Но начинать было исключительно трудно. Не было еще опыта, кадров, нужных машин и механизмов. Зато были небывалый подъем, энтузиазм, большевистская воля и целеустремленность. И они помогали преодолевать такие трудности, перед которыми, казалось, просто не в состоянии выстоять человеческий организм.
Через все это пришлось пройти и Ивану Павловичу Бардину в годы строительства Кузнецкого металлургического комбината.
План этого завода в том виде, в котором его затем начали сооружать, создавался долго и нелегко. Ведь своего отечественного опыта в планировании и строительстве таких сложных металлургических гигантов не было. Бельгийские, французские, немецкие капиталисты хранили свои производственные секреты. Кроме того, стремясь выжать как можно больше прибылей, они совсем не думали ни о рациональном технологическом процессе, ни о механизации тяжелых работ. Заводы строились на скорую руку, лишь бы поскорей выкачать из них деньгу.
Правда, опыт получения отличного металла у русских мастеровых был, и немалый. Вспомним хотя бы тульских оружейников, замечательных металлургов Урала. Но предприятия там были небольшие, с устаревшей, дедовской техникой. Были у нас свои замечательные инженеры, великолепные знатоки своего дела — тот же Бардин, профессор Грум-Гржимайло, академики Байков и Павлов… Но их было совсем немного.
Различные иностранные фирмы и отдельные предприниматели это прекрасно видели и постоянно обращались к Советскому правительству с предложениями сдать им в концессию то или иное предприятие или же составить проект нового завода, поставить ему оборудование, прислать советников и т. п.

* [ЗАДАНИЕ 1]
Перечислите фамилии всех, кого отрывок о строительстве Кузнецкого комбината называет замечательными отечественными инженерами.

[Сохранённые записи данных]
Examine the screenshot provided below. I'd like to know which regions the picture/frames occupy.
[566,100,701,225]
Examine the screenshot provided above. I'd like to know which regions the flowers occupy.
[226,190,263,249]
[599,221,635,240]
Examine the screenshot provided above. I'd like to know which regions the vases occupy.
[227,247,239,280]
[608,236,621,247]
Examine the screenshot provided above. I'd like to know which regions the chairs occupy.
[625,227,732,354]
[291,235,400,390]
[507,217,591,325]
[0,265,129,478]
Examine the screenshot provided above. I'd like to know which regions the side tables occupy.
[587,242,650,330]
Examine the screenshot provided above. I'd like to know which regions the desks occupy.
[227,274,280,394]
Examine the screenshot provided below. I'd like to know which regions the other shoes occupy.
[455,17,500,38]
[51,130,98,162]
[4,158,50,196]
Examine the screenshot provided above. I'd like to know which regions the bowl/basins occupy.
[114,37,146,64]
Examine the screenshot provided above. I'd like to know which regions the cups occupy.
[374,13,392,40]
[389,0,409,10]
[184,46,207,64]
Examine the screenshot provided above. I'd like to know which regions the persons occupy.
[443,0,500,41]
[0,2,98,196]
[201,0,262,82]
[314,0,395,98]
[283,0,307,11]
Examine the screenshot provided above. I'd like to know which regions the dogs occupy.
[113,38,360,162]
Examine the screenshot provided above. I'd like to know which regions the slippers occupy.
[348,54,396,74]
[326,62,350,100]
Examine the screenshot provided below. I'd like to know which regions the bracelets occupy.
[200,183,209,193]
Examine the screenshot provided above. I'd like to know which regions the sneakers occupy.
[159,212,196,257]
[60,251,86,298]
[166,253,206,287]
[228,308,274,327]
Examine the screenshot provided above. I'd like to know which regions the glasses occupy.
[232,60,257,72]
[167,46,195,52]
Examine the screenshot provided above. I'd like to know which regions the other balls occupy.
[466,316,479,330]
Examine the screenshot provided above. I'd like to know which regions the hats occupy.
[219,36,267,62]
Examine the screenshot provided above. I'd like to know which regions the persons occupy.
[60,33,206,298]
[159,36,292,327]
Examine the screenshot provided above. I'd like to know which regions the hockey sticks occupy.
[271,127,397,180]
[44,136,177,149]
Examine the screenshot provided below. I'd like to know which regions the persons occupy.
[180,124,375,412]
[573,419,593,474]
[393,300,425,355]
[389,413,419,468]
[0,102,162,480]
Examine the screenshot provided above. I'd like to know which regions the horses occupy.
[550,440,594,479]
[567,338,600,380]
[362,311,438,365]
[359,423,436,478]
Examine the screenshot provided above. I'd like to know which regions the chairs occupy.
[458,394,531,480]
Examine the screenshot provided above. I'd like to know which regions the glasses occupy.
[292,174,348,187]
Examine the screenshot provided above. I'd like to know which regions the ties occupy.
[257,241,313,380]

...

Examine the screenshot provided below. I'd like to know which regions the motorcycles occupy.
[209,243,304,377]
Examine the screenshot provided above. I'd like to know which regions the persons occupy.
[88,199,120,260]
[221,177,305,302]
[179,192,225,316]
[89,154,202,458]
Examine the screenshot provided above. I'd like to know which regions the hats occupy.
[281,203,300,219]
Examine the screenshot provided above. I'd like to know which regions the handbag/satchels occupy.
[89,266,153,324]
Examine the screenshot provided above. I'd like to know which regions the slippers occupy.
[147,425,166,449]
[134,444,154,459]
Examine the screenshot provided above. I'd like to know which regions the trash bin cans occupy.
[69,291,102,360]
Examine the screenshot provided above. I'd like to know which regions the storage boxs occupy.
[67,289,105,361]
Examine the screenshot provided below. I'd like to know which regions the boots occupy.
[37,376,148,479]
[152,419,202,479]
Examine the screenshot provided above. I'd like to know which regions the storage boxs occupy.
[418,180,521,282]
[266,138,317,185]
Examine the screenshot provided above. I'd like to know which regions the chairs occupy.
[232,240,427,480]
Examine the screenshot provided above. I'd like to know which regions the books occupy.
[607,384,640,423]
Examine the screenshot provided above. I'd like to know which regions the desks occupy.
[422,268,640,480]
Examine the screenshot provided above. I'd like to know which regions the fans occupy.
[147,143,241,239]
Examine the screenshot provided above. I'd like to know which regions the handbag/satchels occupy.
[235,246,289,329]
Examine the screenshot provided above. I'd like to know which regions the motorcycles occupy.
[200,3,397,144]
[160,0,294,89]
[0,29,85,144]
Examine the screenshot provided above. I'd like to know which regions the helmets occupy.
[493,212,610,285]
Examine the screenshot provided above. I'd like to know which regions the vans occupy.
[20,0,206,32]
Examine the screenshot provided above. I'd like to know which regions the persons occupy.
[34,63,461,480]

* [ЗАДАНИЕ 2]
Пожалуйста, измените в записях строки, начиная со строки с «the picture/frames occupy.» и заканчивая строкой с «[0,265,129,478]»: замените «regions» на «areas», а всё остальное оставьте как есть. Выведите только эти строки.

* [ОТВЕТ 1]
Бардин, Грум-Гржимайло, Байков, Павлов

* [ОТВЕТ 2]
Examine the screenshot provided below. I'd like to know which areas the picture/frames occupy.
[566,100,701,225]
Examine the screenshot provided above. I'd like to know which areas the flowers occupy.
[226,190,263,249]
[599,221,635,240]
Examine the screenshot provided above. I'd like to know which areas the vases occupy.
[227,247,239,280]
[608,236,621,247]
Examine the screenshot provided above. I'd like to know which areas the chairs occupy.
[625,227,732,354]
[291,235,400,390]
[507,217,591,325]
[0,265,129,478]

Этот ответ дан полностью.